The concurvity moves from the stated smooth terms to the parametric terms, which concurvity
groups in total under the para
column of the matrix or matrices returned.
Here's a modified example from ?concurvity
library("mgcv")
## simulate data with concurvity...
set.seed(8)
n<- 200
f2 <- function(x) 0.2 * x^11 * (10 * (1 - x))^6 + 10 *
(10 * x)^3 * (1 - x)^10
t <- sort(runif(n)) ## first covariate
## make covariate x a smooth function of t + noise...
x <- f2(t) + rnorm(n)*3
## simulate response dependent on t and x...
y <- sin(4*pi*t) + exp(x/20) + rnorm(n)*.3
## fit model...
b <- gam(y ~ s(t,k=15) + s(x,k=15), method="REML")

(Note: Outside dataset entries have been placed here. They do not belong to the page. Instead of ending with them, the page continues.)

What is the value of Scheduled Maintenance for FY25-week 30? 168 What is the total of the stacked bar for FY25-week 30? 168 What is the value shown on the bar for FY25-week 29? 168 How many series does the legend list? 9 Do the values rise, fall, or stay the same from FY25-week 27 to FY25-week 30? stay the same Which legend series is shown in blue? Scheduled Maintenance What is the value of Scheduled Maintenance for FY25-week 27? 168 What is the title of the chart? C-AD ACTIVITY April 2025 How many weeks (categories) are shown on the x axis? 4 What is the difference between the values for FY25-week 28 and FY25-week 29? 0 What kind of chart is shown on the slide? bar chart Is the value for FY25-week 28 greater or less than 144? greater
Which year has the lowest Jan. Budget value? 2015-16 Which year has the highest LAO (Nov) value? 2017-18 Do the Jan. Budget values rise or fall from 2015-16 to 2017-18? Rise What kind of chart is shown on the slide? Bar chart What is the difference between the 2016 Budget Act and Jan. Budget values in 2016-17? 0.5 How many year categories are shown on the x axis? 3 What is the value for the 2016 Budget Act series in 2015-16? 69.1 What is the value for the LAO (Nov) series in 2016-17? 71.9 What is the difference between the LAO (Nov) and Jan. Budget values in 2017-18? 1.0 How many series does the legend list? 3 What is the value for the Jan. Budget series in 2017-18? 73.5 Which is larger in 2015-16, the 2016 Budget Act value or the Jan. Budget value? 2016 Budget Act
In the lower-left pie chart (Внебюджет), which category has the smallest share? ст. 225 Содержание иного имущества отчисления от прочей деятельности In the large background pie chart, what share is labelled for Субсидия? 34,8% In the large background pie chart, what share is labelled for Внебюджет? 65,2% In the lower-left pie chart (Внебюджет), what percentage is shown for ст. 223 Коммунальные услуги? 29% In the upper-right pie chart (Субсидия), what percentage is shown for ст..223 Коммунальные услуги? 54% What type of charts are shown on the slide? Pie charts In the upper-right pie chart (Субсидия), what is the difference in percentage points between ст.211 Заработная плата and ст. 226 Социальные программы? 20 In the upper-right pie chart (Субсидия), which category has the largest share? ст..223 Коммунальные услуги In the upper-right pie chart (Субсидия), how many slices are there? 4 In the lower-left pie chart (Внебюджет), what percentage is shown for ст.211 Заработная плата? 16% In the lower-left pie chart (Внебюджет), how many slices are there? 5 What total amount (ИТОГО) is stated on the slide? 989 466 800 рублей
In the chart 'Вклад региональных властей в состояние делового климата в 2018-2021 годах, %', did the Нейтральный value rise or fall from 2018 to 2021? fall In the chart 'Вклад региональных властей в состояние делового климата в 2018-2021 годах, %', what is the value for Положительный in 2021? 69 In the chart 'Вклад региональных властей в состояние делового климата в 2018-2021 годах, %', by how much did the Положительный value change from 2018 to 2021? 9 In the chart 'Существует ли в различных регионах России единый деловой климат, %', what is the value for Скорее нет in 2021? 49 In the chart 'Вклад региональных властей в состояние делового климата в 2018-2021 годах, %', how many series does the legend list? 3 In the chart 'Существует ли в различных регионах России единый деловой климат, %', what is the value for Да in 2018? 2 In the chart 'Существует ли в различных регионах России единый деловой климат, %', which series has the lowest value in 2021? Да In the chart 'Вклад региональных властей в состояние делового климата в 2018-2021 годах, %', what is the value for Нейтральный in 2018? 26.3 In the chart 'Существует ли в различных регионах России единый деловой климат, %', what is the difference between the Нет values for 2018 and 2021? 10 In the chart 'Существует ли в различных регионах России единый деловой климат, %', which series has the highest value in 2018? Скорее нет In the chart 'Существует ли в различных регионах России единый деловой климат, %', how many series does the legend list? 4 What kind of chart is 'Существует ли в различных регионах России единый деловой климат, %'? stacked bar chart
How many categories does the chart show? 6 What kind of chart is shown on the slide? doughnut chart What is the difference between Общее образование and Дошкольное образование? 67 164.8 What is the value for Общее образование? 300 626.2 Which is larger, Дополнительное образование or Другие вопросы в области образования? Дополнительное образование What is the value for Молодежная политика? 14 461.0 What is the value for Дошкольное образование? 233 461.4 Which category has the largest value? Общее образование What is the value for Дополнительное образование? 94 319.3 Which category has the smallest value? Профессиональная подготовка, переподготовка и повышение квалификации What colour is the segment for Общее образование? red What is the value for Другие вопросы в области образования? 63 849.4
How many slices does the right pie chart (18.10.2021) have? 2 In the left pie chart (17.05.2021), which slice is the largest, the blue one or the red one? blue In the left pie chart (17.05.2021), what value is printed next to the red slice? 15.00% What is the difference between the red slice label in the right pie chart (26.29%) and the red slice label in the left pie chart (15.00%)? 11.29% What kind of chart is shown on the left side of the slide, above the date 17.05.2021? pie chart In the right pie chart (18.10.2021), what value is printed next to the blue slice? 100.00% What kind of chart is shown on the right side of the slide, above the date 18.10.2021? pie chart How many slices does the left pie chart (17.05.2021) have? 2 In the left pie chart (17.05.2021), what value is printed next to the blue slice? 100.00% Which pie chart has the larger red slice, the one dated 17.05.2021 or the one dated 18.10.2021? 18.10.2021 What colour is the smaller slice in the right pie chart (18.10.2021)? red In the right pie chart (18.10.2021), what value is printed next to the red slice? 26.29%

Now add a linear term and refit
x2 <- seq_len(n) + rnorm(n)*3
b2 <- update(b, . ~ . + x2)
Now look at the concurvity of the two models
## assess concurvity between each term and `rest of model'...
concurvity(b)
concurvity(b2)
These produce
> concurvity(b)
para s(t) s(x)
worst 1.06587e-24 0.60269087 0.6026909
observed 1.06587e-24 0.09576829 0.5728602
estimate 1.06587e-24 0.24513981 0.4659564
> concurvity(b2)
para s(t) s(x)
worst 0.9990068 0.9970541 0.6042295
observed 0.9990068 0.7866776 0.5733337
estimate 0.9990068 0.9111690 0.4668871
Note that x2
is essentially a noisy version of t
:
> cor(t, x2)
[1] 0.9975977
and hence the concurvity is gone up from essentially 0 in b
to almost 1 in b2
.
Now if we add x2
as a smooth function instead...
concurvity(update(b, . ~ . + s(x2)))
we see that the para
entries return to being very small and we get a measure for the spline term s(x2)
directly
> concurvity(update(b, . ~ . + s(x2)))
para s(t) s(x) s(x2)
worst 1.506201e-24 0.9977153 0.6264654 0.9976988
observed 1.506201e-24 0.9838018 0.5893737 0.9963857
estimate 1.506201e-24 0.9909506 0.4921592 0.9943990
This is just how the function works in terms of the parametric terms; the focus is on the smooth terms.
Note: you are specifying gamma
but fitting using REML. gamma
only affects GCV and UBRE/AIC methods of smoothness selection, so you can remove this argument as it is having zero effect on the model fits. From version 1.8-23 of mgcv, the gamma
argument no also affects models fitted using REML/ML, where smoothness parameters are selected BY REML/ML as if the sample size was $n/\gamma$ instead of $n$.